Two weeks later, she was called into the office again. She was congratulated for her improved attitude.
“Unfortunately, we didn’t expect it, so we have already hired a replacement. But keep up the good work and stay optimistic.”
How Not To Save On Costs
The Bramber Parish Council decided to go without street lighting for three days to save on costs. A brilliant initiative, the treasurer was proud to report that electricity to the value of 11.59 had been saved. However, after an 18.48 bill for turning the electricity off and a 12 reconnection fee, the overall cost saving came to minus 18.89.
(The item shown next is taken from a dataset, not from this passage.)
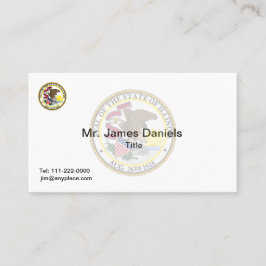 イリノイ素晴らしシール 名刺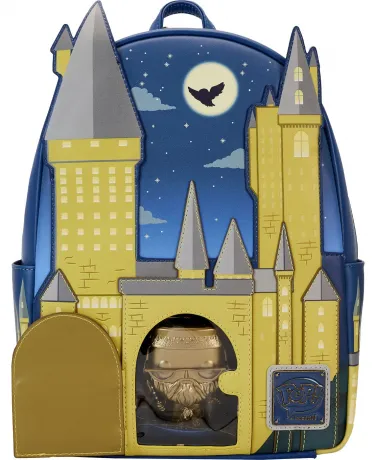 Mini sac à dos Château de Poudlard Pop! By Loungefly avec Dumbledore Pop (Bundle) Loungefly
How Not To Use Consultants
Author Martin Ashford, in his book Con Tricks, describes how calling in a con (consultant) can be a cover for inaction. The best way to achieve this estimable end is “The Study”. The bigger the study, says Ashford, the longer it takes to complete and the more scope to avoid making any hard decisions.
It goes like this: “After all, we don’t want to change anything now, only to find that the consultants recommend something different. With a bit of luck the cons will file a report two inches thick, and then another six months can decently elapse while everyone reads it and tries to work out what it all means. Then we’ll have to get a working party together to decide how we’re going to implement it. A summary paper will have to go before the board, and they won’t be able to look at it until after the end of the financial year. And by that time the report will be so out of date we’ll have to get some more consultants to come and review the conclusions of the first.”
Ashford says the beauty is that the consultancy process not only can take years, it also gives the impression that the manager is engaged on an important project.
How Not To Trust
A computer system crashed and an employee lost some files. The employee told his boss he would have to work late to get the data back and would need a key. The boss gave him a key with one catch: the employee had to leave the building at the usual time and cruise around the block in his car until it was safe to return, thus lending renewed vigor to the phrase “only the paranoid survive”.